Le rhinocéros blanc du Nord a été victime de la chasse et du braconnage, sa corne étant convoitée pour sculpter des poignards et surtout pour ses supposées propriétés aphrodisiaques.

Voilà donc une espèce animale de plus qui va disparaître sous nos yeux, sans que nous ne puissions rien y faire...

Mais ce n'est pas tout, et ce n'est surtout pas la seule. Selon une nouvelle analyse publiée dans la revue Nature, le spectre d'une 6ème extinction de masse des espèces vivantes, spectre un peu diffus, jusqu'à présent difficilement quantifiable... eh bien il serait beaucoup plus proche, et beaucoup plus tangible que prévu.

Avec pour la première fois un horizon chiffré : les années 2200.

On parle d'extinction massive lorsque 75% des espèces animales ou végétales s'éteignent. 6ème extinction, parce que notre planète en a déjà connu 5, les premières ont eu lieu à des stades où la vie était encore primitive et subaquatique, la plus connue étant la dernière, il y a 65 millions d'années, vraisemblablement provoquée par la collision d'une météorite, extinction qui fait que nous sommes aujourd'hui des mammifères et non des reptiliens évolués, descendants des dinosaures.

Cette 6ème extinction qui nous guette aurait en fait commencé avec la colonisation de la planète par l'homme, les espèces animales disparaissant depuis lors à un rythme 1000 fois supérieur.

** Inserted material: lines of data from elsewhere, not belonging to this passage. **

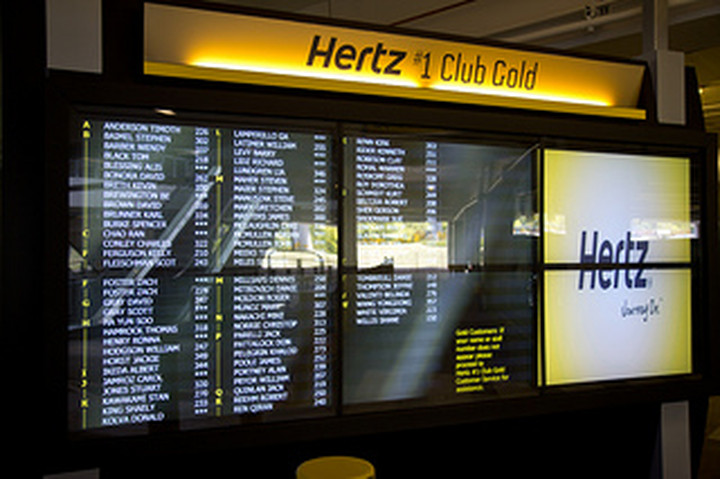 Hertz Board Finds $87M in Accounting Errors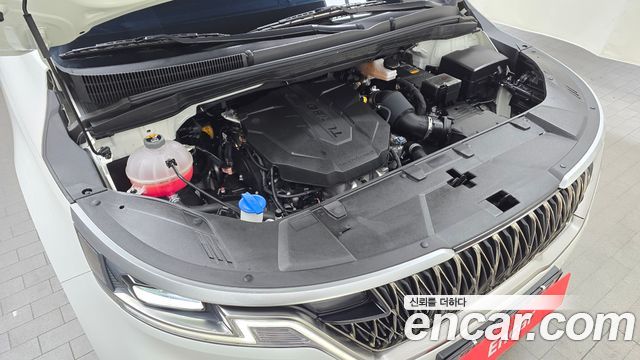 Kia Carnival 2023 thumb 7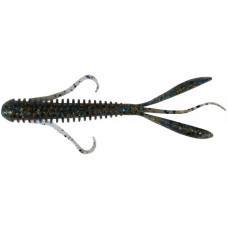 Силікон рибальський Keitech Hog Impact 4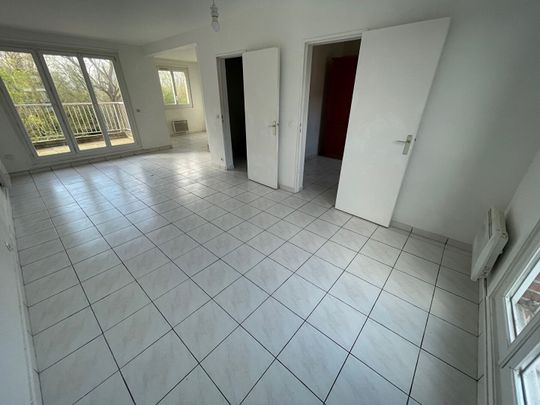 Location Maison 5 pièces 96m² ARMENTIERES 59280 - Photo 1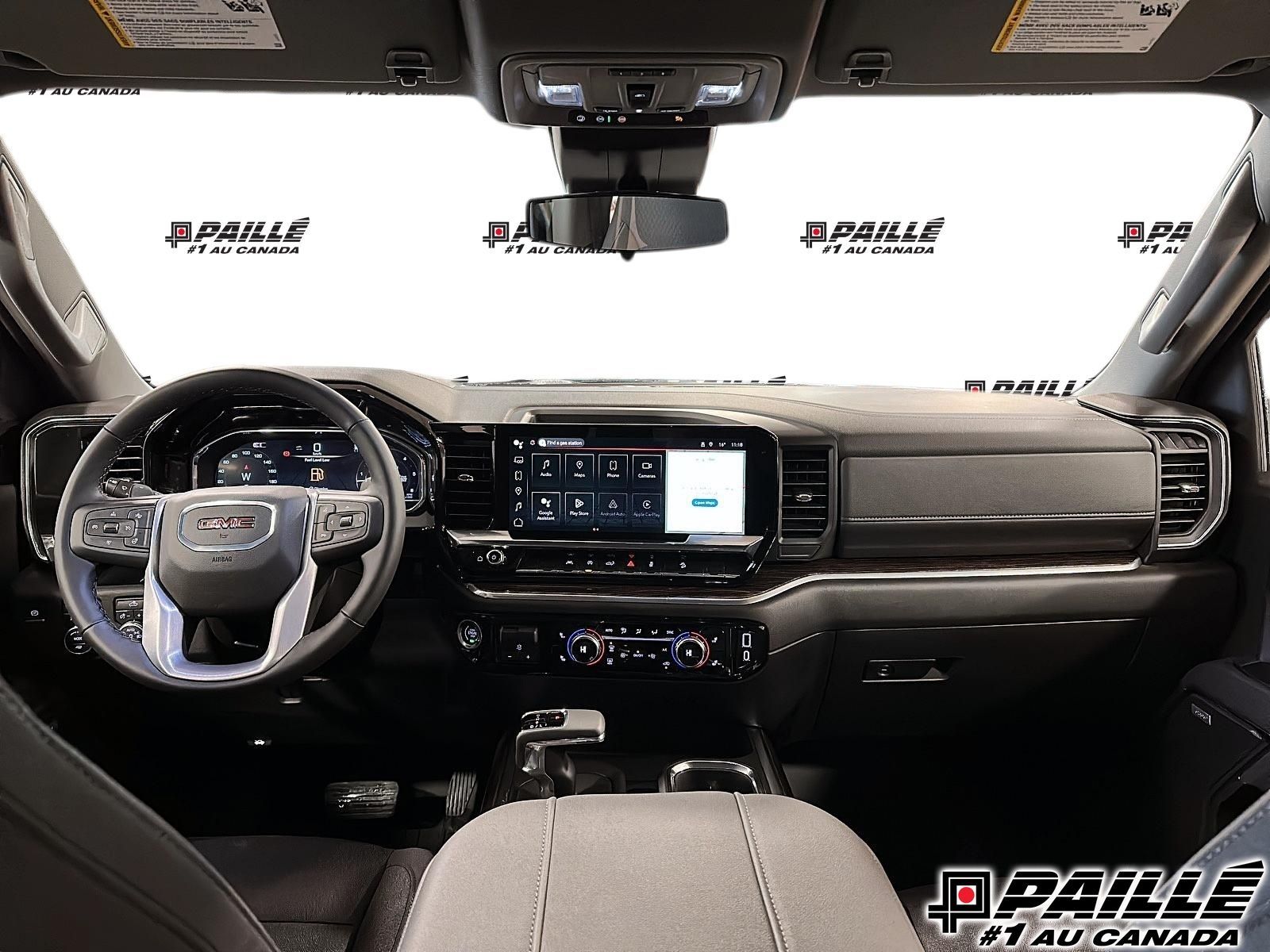 GMC Sierra 1500  2025 à Sorel-Tracy, Québec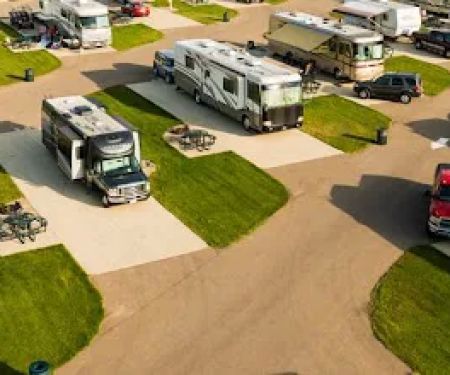Cheyenne RV Park Coming Soon! Feb 2025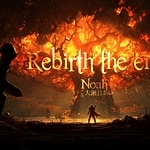 Rebirth the end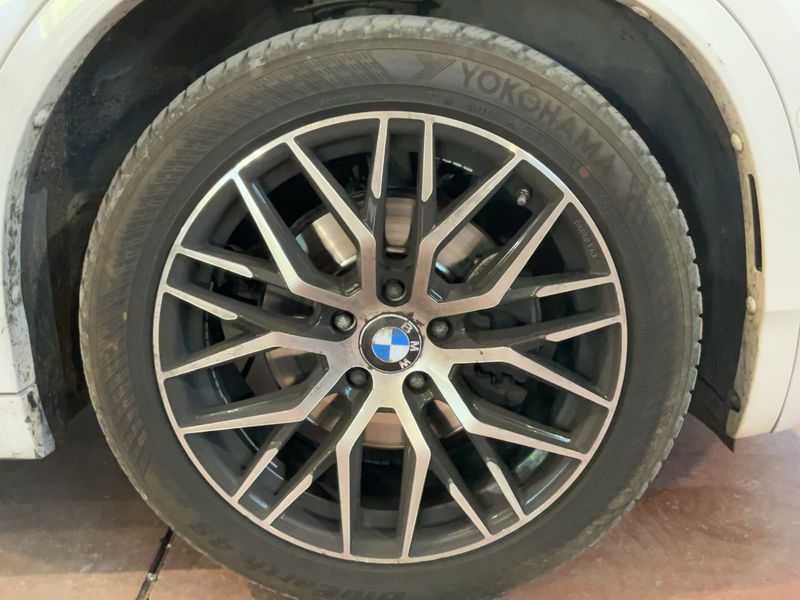 BMW X2 xDrive 18d M Sport 2019 – снимка 11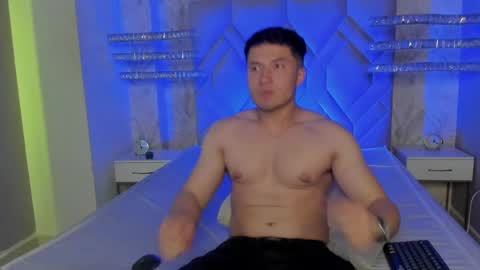 MichaelConnor  online show from 02/28/25, 10:06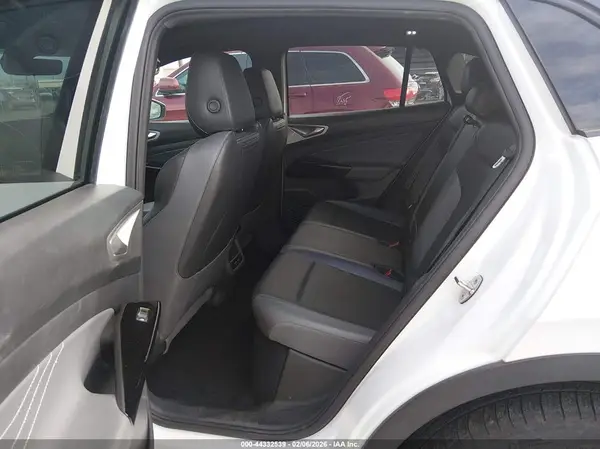 1V2WNPE84PC030841 2023 VOLKSWAGEN ID.4 - Image 8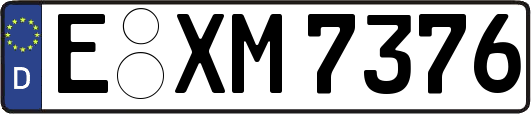E-XM7376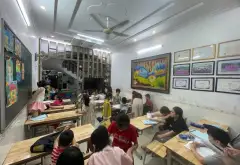 Bán biệt thự liền kề vị trí đắc địa gần mặt phố Trần Nguyên Hãn, khu phân lô ô tô tránh... Bán biệt thự, liền kề tại An Biên, Hải Phòng 03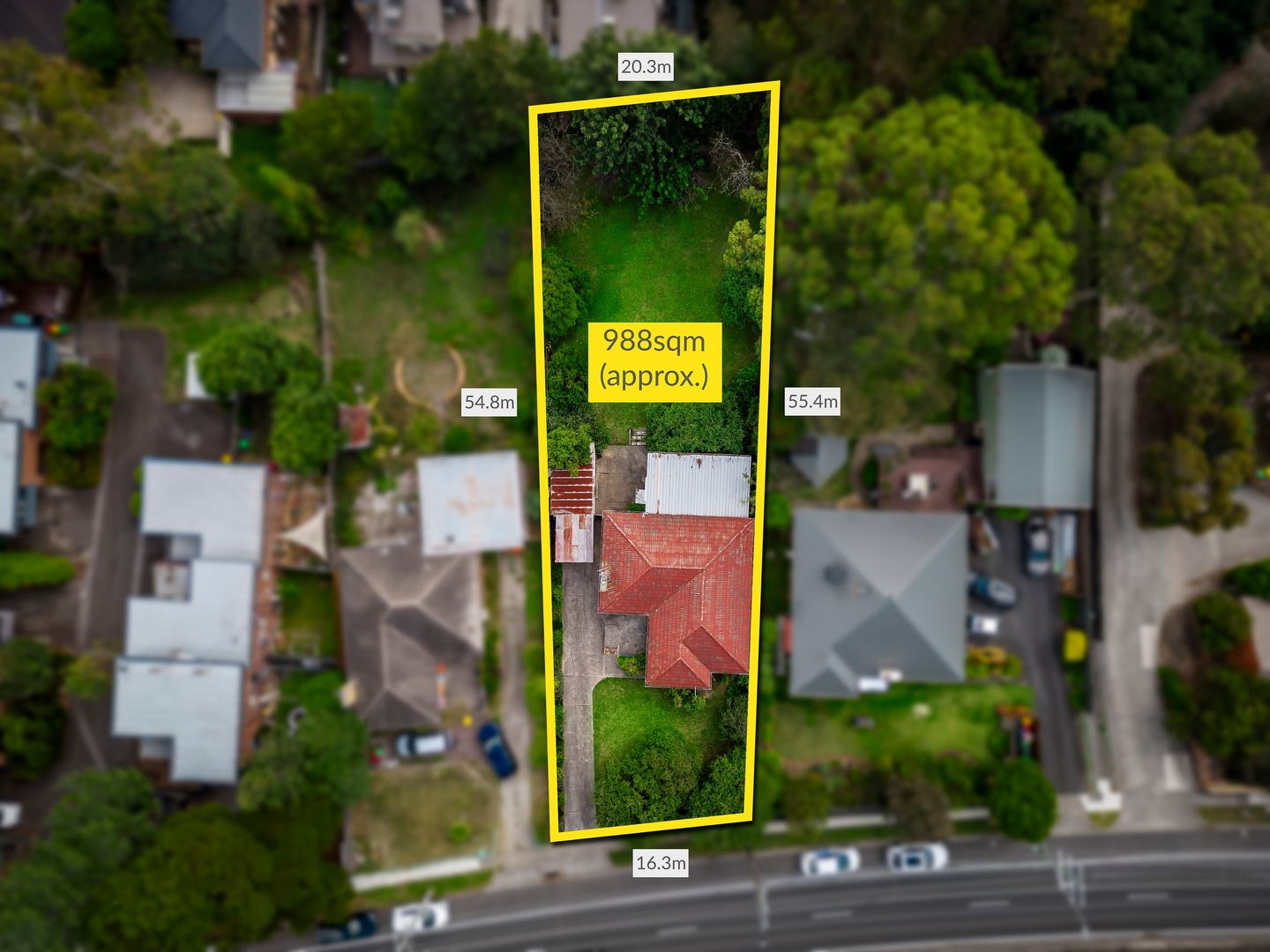 135 Main Road, Lower Plenty VIC 3093, Image 2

Ce qu'explique l'article de Nature, c'est qu'il est toujours difficile de quantifier cette extinction en cours, d’abord parce que nous n'avons tout simplement pas encore recensé l'intégralité des formes de vie et d'espèces animales et végétales présentes sur Terre... en revanche, selon les estimations d'une fourchette haute, à un rythme de disparition de plus de 36 000 espèces par an, eh bien on pourra considérer que la 6ème extinction de masse aura lieu en 2200 si nous ne faisons rien, dès aujourd'hui, pour y remédier.

Pour l'heure, ce sont les amphibiens les plus menacés, avec 41% d'espèces en danger d'extinction, 26% pour les oiseaux et les mammifères, sans oublier les coraux, qui jouent un rôle déterminant dans la biodiversité marine et dont 60% pourraient mourir bien avant 2200… d'ici 2050, dans une petite quarantaine d’années.

Voilà pour le tableau. Je sais bien que ça ne vous empêchera pas de passer de bonnes fêtes, faites toute de même attention aux Pères Noëls aux joues trop rouges et promis, demain je vous cause de Bambi, sauf si dans votre frénésie carnivore Marc, vous voulez le manger.